» Consigne écrite 1
Dans les entrées, de la ligne contenant « At what distance from the shooting » à la ligne contenant « pixel 338 161 < », substituez « camera position » à « shooting point » et recopiez uniquement ces lignes, sans autre modification.

» Texte extrait
La Géologie et la Minéralogie dans leurs rapports avec la théologie naturelle/Chapitre 6

Chapitre VI.


Roches stratifiées primitives.


Dans le résumé que nous avons donné des phénomènes principaux que présentent les roches non stratifiées et les roches volcaniques, nous avons été irrésistiblement conduits à entrer dans des théories purement spéculatives, et nous avons vu que l’explication la plus probable de ces phénomènes nous est donnée par l’hypothèse d’une liquéfaction primitive de tous les matériaux du globe, liquéfaction due à l’action d’une chaleur intense. C’est aux dépens de cette masse liquide de métaux et de bases métalloïdes terreuses ou alcalines, et à la suite de l’oxidation de ces mêmes bases que la première écorce granitique paraît s’être formée ; puis dans la suite elle a dû se briser en fragmens qui ont pris des niveaux différens au dessus ou au dessous de la surface des premières mers.

» Entrées fournies
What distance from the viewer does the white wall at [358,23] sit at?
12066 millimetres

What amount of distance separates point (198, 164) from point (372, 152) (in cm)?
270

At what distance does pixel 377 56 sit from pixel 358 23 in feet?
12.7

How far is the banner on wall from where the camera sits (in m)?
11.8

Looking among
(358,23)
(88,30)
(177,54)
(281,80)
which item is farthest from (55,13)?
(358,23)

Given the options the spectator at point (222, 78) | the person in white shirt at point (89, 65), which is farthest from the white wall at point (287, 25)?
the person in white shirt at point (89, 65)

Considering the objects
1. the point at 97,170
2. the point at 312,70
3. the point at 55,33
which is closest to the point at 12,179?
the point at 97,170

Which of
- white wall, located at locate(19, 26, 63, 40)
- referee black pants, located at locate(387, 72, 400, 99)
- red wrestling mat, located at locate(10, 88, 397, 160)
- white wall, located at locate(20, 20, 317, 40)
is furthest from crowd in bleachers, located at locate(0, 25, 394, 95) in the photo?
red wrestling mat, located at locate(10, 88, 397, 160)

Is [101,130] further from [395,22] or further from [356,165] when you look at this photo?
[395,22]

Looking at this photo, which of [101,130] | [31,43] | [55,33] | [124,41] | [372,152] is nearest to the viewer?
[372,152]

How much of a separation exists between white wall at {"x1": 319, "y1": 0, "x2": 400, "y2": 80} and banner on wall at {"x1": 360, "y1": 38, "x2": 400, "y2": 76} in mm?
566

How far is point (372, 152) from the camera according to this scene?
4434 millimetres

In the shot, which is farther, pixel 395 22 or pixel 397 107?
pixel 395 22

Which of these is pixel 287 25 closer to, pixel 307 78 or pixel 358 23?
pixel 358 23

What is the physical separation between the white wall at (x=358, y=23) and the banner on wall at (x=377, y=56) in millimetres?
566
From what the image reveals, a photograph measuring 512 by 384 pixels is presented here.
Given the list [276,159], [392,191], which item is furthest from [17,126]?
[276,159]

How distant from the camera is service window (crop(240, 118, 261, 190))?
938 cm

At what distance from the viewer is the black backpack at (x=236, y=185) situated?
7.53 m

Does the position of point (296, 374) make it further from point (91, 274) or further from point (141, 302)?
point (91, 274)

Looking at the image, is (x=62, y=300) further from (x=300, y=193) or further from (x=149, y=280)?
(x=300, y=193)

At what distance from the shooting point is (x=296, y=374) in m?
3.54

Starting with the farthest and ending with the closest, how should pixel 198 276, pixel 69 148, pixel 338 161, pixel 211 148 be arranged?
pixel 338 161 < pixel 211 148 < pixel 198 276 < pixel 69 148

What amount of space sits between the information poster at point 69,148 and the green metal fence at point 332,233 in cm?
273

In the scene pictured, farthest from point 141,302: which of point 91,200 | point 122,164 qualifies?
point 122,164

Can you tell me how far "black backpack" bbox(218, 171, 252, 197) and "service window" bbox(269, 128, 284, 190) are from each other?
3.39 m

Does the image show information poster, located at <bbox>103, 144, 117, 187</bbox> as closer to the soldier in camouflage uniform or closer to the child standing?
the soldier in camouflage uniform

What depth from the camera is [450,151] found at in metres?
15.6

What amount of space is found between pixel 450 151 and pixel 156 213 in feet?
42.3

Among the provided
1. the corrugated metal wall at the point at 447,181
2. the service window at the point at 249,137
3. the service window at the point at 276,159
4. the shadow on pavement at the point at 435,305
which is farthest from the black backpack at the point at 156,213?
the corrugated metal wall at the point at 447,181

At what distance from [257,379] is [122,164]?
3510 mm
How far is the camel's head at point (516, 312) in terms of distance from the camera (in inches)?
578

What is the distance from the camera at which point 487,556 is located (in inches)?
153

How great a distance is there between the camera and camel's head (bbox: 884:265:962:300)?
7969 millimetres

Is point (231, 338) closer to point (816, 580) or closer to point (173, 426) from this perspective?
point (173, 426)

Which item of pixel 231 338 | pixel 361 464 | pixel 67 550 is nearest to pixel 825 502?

» Consigne écrite 2
Reprenez le texte sur les roches stratifiées primitives à la suite de sa dernière phrase.

» Résultat obtenu 1
At what distance from the camera position is (x=296, y=374) in m?
3.54

Starting with the farthest and ending with the closest, how should pixel 198 276, pixel 69 148, pixel 338 161, pixel 211 148 be arranged?
pixel 338 161 < pixel 211 148 < pixel 198 276 < pixel 69 148

» Résultat obtenu 2
Partout où la matière solidifiée s’élevait au dessus des eaux, elle trouvait dans les agens atmosphériques plus d’une cause de destruction. Les pluies, les torrens et les inondations qui agissaient probablement alors avec une grande violence en détachaient les matériaux des premières roches stratifiées, et les étendaient au fond des mers sous forme de vase, de sable ou de gravier ; puis ces mêmes matériaux exposés dans la suite aux diverses températures produites par la chaleur centrale se convertirent en lits de gneiss, de micaschiste (micaslate), d’amphibolite schistoïde (hornblende slate), et de schiste argileux (clay state). Dans les détritus ainsi balayés des premières terres dans les mers les plus anciennes, nous voyons le commencement de cette série énorme de couches dérivées, qui, par la répétition des mêmes procédés, se sont accumulées jusqu’à une épaisseur de plusieurs milles[1]. L’absence complète de restes organiques dans toutes les portions inférieures de ces couches que l’on a désignées sous le nom de primitives est un fait en accord avec l’hypothèse qui entre dans la théorie du refroidissement graduel, à savoir que les eaux des océans primitifs étaient trop échauffées pour qu’elles aient pu être habitées par aucune espèce d’êtres organisés[2].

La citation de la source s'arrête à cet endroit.